Diese Sichtweise ist naiv oder bestenfalls ein Mißverständnis. Zum einen hat der Konstruktionscharakter von Interpretationen nichts mit Illusionen zu tun. Und die Linken denken sich weder Wahrheiten, noch Geschichten aus. Spätestens seit Kant kann man wissen, daß das, was man „sieht“ und „hört“, die erste Stufe der Erkenntnis ist, nämlich die der Wahrnehmung. Interpretation und – im besten Falle für den einzelnen – „Erkenntnisse“ kommen erst durch die Bearbeitung der gewonnenen „Daten“ im Gehirn zustande. Ein persönliches Prisma bricht das Wahrgenommene, und im Ergebnis hält das Erkenntnissubjekt bestimmte Interpretationen für wahr, die es in Narrative verwandelt. Dieser Prozeß ist nicht zu hintergehen. Rechten und Linke leiden gleichermaßen an der Hybris der Selbstgerechtigkeit, die sich einstellt, wenn man sich als einzelner oder als Gruppe für den Inhaber einer Wahrheit hält. Nicht anders funktionieren Religionen und Weltanschauungen von Sekten. Die Bibel ist genauso ein Großnarrativ wie das marxistische Geschichts- und Menschenbild. Narrative sind wirksam oder unwirksam, sie sind weder wahr noch falsch.


Kampf um Kommunikation


Für Rechte, die den lieben Gott an ihrer Seite wähnen, ist das schwer zu akzeptieren. Linke Begriffe wie „Arbeiterklasse“, „Weltrevolution“ und „Kommunismus“ trugen ebenfalls religiöse Züge. Aber sich selbst zu relativieren bedeutet ja nicht, daß man für nichts mehr kämpfen oder eintreten könnte und sollte. Pluralismus und Demokratie haben einst die Konsequenz aus der Natur des menschlichen Erkenntnisprozesses gezogen: Keine Partei besitzt die Wahrheit. Jede vertritt Interessen bestimmter Menschengruppen, hat also einen Standpunkt in der Welt oder in dem Land, der allein durch diese Stellvertretung bereits seine Berechtigung hat. Im Parlament werden diese Standpunkte vorgetragen und befinden sich im Konkurrenzstreit. Und ja: der zu wünschende Umgang von Politikern miteinander ist die Kommunikation. Wem es lediglich ums Kämpfen geht, der ist in der Fremdenlegion besser aufgehoben.

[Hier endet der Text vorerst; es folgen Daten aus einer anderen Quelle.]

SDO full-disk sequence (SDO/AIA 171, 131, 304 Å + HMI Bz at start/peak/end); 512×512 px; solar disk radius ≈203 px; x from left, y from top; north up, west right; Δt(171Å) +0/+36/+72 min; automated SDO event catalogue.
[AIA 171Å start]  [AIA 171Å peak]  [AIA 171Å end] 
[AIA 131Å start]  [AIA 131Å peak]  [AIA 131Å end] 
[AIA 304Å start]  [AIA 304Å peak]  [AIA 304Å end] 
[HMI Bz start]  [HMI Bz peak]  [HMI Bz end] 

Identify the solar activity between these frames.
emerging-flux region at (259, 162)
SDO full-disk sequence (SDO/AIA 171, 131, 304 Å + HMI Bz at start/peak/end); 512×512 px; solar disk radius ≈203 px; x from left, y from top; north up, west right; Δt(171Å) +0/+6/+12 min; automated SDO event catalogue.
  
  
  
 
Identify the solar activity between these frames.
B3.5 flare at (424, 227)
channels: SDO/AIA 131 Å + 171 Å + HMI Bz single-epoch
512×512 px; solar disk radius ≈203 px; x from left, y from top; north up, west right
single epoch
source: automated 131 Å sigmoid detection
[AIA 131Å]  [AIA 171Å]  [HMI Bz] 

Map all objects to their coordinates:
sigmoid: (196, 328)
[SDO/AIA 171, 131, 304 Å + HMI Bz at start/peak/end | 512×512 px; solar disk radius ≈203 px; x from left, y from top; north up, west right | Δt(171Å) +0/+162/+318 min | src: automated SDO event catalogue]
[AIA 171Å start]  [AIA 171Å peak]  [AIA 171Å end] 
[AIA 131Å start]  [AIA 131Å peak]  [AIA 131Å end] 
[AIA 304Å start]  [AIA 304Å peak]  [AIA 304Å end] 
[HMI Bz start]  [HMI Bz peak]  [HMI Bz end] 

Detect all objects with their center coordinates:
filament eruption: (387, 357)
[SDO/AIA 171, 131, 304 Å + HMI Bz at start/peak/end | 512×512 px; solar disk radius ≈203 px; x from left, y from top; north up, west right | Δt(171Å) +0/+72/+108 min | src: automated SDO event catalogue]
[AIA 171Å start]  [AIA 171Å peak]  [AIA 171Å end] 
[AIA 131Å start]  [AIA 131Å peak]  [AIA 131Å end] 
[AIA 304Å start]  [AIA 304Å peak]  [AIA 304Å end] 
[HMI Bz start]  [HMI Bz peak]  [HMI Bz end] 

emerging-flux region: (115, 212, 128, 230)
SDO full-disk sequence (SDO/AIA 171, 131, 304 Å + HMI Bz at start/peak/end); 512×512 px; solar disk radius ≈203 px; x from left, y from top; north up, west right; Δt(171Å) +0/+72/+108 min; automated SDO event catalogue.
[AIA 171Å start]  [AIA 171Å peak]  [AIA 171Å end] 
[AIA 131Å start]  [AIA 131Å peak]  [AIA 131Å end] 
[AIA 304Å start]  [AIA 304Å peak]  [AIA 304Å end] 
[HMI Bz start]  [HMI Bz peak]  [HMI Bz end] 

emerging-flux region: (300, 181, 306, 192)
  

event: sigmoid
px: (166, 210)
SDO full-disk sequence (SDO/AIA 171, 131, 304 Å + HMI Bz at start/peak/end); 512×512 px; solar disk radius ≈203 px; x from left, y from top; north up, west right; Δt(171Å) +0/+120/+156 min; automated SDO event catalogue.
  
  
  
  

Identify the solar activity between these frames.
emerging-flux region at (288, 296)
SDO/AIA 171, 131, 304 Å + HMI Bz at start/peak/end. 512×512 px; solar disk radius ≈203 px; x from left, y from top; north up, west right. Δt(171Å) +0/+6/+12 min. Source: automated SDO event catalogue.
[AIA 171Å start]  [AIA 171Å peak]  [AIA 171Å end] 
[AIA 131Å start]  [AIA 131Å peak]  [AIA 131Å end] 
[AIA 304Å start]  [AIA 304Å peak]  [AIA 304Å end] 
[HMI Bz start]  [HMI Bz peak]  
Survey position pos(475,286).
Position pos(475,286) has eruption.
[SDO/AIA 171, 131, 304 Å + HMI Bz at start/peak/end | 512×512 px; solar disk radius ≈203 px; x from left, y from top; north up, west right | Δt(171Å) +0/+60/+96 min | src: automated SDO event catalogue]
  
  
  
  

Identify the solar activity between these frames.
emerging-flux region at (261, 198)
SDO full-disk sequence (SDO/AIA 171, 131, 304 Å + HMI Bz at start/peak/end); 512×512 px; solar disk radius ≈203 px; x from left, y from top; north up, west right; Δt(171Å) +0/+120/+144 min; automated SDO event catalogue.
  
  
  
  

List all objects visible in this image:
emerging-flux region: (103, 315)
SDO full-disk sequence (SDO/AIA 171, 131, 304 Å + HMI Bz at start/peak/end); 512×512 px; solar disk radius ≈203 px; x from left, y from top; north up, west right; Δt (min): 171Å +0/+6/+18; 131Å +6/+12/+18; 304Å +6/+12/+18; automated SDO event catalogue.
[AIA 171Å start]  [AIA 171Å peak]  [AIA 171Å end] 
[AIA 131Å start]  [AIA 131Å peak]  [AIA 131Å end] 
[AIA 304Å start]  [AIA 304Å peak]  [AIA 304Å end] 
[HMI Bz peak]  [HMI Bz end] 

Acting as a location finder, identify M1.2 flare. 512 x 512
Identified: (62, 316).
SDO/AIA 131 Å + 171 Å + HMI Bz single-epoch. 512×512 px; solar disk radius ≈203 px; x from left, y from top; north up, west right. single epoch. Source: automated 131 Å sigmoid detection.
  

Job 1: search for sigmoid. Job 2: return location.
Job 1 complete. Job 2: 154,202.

Idealtypisch gehen die Parteien zum Zweck der politischen Entscheidungsfindung Kompromisse ein, mit denen alle, die vom Gegenstand betroffen sind, leben können. Politische Akteure in Demokratien arbeiten mit den Mitteln des Aushandelns. Politiker sollten Künstler des Möglichen sein. Nur in Diktaturen sind Andersdenkende Feinde, die es zu vernichten gilt. Wer sich im Besitz einer Wahrheit wähnt, ergreift im Siegesfall meist totalitäre Mittel. Vor der Epoche der Demokratien waren es Autoritäten aus Religion und Aristokratie, die als Wahrheitsinstanzen fungierten. Mit dem Ende des demokratischen Denkens und dem Schleifen ihrer Institutionen in den westlichen Gesellschaften scheinen diese zurückzufallen in eine neue Art des Totalitarismus, in dem Politiker wieder einmal für eine „Wahrheit“ und das scheinbare Wohlmeinen ihrer politischen Gruppe stehen.


Auch wenn man nicht der Ansicht ist, daß die Geschichte der Menschheit eine permanente Entwicklung zum Höheren ist, muß man meines Erachtens konzedieren, daß die pluralistisch-demokratische Regierungsform eine unglaublich hohe Form der zivilisatorischen Entwicklung in den westlichen Ländern war. Auch wenn sie nicht zu sozialer Gerechtigkeit führte, erreichte das bürgerliche Zeitalter mit ihr einen Gipfelpunkt. Erst jetzt wird deutlich, daß es eine Regierungsform prosperierender Gesellschaften war: eine Schönwetterdemokratie.


Das Wahre muss!


Kaum kriselt es in verschiedenen Bereichen, degeneriert sie, und ihre Sachwalter kehren zu allzu vertrauten Formen des Regierens zurück, werden diktatorisch, rechthaberisch und ihrem Volk gegenüber erzieherisch. Sie zensieren, unterdrücken, kriminalisieren oppositionelles Denken. Nur ein relativ kleiner Prozentsatz der Bevölkerung nimmt daran Anstoß, protestiert und verteidigt die Demokratie. Von vielen wurde sie sowieso nie geliebt: der Natur des Menschen entspricht es nicht, verschiedene Standpunkte als berechtigt zu akzeptieren. Einer muß der richtige, der wahre sein. Sie wollen das ewige Hin und Her der verschiedenen Positionen, das sie für ein sinnloses, zeitverschwendendes Palaver halten, nicht haben. Sie wollen die schnellen Entscheidungen eines vernünftigen, moralisch integren starken Mannes an der Spitze des Staates. Sie wollen juristische Gesetze, die auf einen Bierdeckel passen. Komplexes überfordert sie – sie fordern Schlichtheit.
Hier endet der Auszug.